I would like to prove that the multilinearity condition for a tensor field is equivalent to the transformation rule for its components in a coordinate basis. One way is straightforward, but I haven't been able to find a proof of the converse. For the sake of simplicity, I consider the case of a (1,1) tensor.

Let $\mathfrak{X}(M)$ be the set of tangent vector fields on $M$ and $\mathfrak{X}(M)^*$ the set of dual vector fields. Let $\mathbf{T}$ be a $\mathbb{R}$-bilinear map from $\mathfrak{X}(M)^* \times \mathfrak{X}(M)$ to $\mathbb{R}^M$. When is $\mathbf{T}$ a tensor field? In other words, when is it $\mathbb{R}^M$-bilinear?

For any two maps $(U,x)$ and $(V,y)$ on $M$ such that $U\cap V\neq \emptyset$, we define $J_{x\rightarrow y}{}^\mu{}_\nu |_P:=\frac{\partial {y^\mu}}{\partial {x^\nu}}|_P \in M_2(\mathbb{R})$, or $J^\mu{}_\nu$ for short. Hence, we have $\partial_{y^\mu}=(J^{-1})^\rho {}_\mu \partial_{x^\rho}$ and $dy^\nu=J^\nu{}_\sigma dx^\sigma$. The components of $\mathbf{T}$ in the coordinate map $(U,x)$ are defined by $T_{(x)\mu}{}^\nu:=\mathbf{T}(\partial_{x^\mu}{},dx^\nu)$.

I would like to show that $\mathbb{R}^M$-bilinearity for $\mathbf{T}$ is $equivalent$ to the transformation rules for $T_\mu{}^\nu$:

$``$Lower indices transform with $J^{-1}$ and upper indices transform with $J"$.

  1. Proof of $\implies$:

If $\mathbf{T}$ is $\mathbb{R}^M$-bilinear, since $(J^{-1})^\rho {}_\mu$ and $J^\nu{}_\sigma$ are scalar fields, we have:

$T_{(y)\mu}{}^\nu=\mathbf{T}(\partial_{y^\mu}{},dy^\nu)=\mathbf{T}((J^{-1})^\rho {}_\mu \partial_{x^\rho},J^\nu{}_\sigma dx^\sigma)=(J^{-1})^\rho {}_\mu J^\nu{}_\sigma \mathbf{T}(\partial_{x^\rho},dx^\sigma)=(J^{-1})^\rho {}_\mu J^\nu{}_\sigma T_{(x)\rho}{}^\sigma$

Hence, $T_\mu{}^\nu$ satisfies the transformation rules. $\square$

  1. Proof of $\impliedby$?

## Provided material
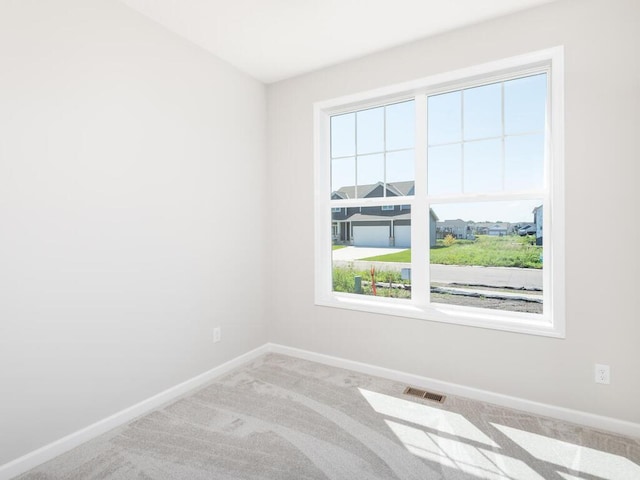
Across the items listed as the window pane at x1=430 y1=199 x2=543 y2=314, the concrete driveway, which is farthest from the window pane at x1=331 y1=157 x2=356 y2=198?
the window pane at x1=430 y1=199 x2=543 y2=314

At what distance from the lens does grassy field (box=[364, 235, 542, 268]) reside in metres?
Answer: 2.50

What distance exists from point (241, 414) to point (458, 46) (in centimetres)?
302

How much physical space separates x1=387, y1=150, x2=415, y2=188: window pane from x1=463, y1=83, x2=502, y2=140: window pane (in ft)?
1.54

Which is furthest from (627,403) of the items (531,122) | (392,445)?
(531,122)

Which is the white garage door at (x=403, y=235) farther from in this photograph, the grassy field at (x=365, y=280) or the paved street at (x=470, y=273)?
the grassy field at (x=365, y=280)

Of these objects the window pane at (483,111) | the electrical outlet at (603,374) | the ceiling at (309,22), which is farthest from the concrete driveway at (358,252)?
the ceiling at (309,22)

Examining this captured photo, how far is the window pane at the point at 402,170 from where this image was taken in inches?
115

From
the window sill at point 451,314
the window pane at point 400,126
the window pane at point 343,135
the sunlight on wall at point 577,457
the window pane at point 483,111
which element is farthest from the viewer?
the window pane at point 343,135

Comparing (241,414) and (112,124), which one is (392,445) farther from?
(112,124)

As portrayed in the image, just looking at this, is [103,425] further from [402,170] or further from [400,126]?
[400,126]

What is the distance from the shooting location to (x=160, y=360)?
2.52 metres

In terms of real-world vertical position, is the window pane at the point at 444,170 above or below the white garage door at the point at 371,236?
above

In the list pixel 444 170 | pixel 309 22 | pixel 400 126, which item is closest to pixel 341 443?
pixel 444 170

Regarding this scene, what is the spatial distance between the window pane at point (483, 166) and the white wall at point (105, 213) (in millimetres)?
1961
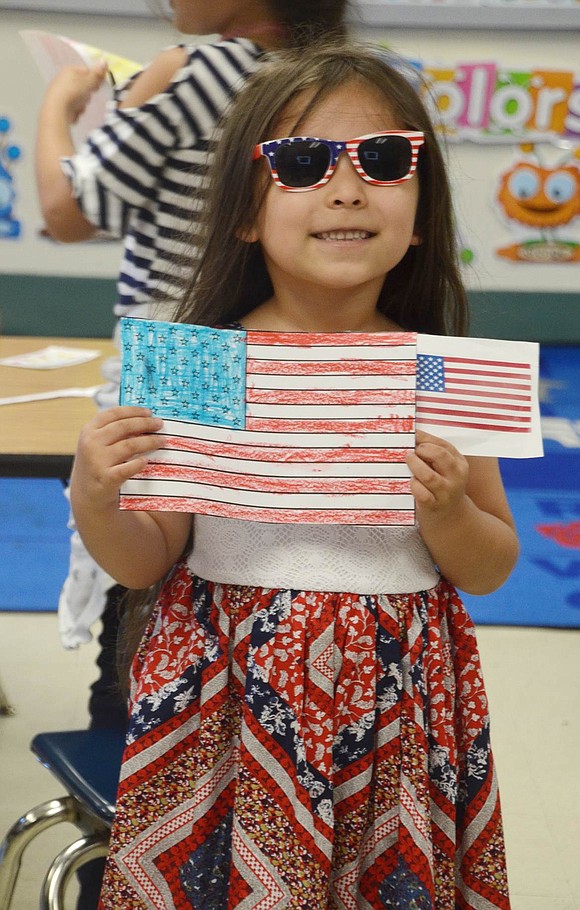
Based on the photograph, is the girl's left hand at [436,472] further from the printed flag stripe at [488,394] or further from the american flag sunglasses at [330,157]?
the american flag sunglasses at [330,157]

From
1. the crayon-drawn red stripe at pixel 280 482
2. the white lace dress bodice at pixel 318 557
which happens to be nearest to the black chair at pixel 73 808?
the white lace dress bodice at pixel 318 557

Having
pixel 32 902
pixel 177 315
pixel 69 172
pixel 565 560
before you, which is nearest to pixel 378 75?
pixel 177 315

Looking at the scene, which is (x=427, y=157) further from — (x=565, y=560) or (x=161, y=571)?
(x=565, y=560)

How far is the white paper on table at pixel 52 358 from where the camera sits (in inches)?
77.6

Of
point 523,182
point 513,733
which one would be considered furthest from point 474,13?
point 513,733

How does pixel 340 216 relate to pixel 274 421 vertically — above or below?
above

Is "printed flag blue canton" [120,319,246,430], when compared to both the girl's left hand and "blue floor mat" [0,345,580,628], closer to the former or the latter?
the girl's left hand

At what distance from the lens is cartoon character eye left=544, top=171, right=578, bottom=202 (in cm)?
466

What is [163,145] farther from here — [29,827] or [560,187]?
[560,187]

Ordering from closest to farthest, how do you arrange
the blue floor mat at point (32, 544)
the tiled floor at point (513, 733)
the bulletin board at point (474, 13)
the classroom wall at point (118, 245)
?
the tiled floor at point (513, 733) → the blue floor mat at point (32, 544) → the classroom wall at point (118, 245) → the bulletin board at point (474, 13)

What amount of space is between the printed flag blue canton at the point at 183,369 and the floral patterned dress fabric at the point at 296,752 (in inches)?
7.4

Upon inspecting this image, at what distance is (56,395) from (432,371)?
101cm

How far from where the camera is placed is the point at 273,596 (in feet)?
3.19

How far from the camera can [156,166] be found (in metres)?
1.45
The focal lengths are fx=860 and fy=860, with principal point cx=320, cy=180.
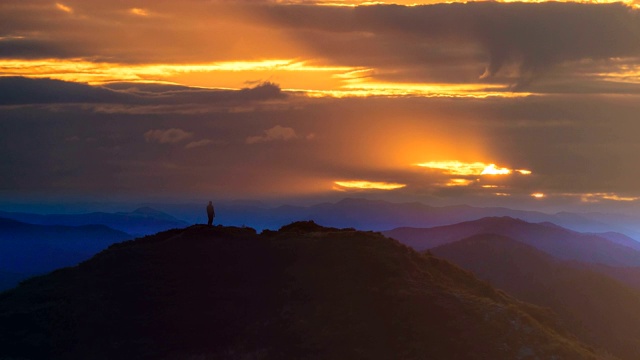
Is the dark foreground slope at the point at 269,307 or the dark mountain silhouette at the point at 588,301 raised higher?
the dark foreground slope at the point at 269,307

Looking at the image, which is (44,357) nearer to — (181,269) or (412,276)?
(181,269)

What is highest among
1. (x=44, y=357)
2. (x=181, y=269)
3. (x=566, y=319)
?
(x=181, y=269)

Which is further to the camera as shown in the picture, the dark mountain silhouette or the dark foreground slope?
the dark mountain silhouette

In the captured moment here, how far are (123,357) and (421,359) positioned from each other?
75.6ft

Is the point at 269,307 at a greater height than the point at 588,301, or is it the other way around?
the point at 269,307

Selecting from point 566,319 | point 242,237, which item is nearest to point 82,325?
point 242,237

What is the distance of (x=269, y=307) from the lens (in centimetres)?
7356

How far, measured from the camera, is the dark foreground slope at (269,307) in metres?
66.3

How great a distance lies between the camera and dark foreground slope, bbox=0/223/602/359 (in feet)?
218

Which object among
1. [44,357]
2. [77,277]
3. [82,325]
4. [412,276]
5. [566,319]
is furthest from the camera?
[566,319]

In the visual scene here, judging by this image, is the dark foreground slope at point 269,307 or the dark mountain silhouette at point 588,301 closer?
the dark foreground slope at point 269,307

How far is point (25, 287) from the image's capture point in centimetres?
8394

## What you have to do
In the passage on tensor fields and their component transformation rules, rewrite the part that opens with the words containing "I would like to prove" and closes with "a (1,1) tensor.", changing "converse" to "reverse implication".

## Result
I would like to prove that the multilinearity condition for a tensor field is equivalent to the transformation rule for its components in a coordinate basis. One way is straightforward, but I haven't been able to find a proof of the reverse implication. For the sake of simplicity, I consider the case of a (1,1) tensor.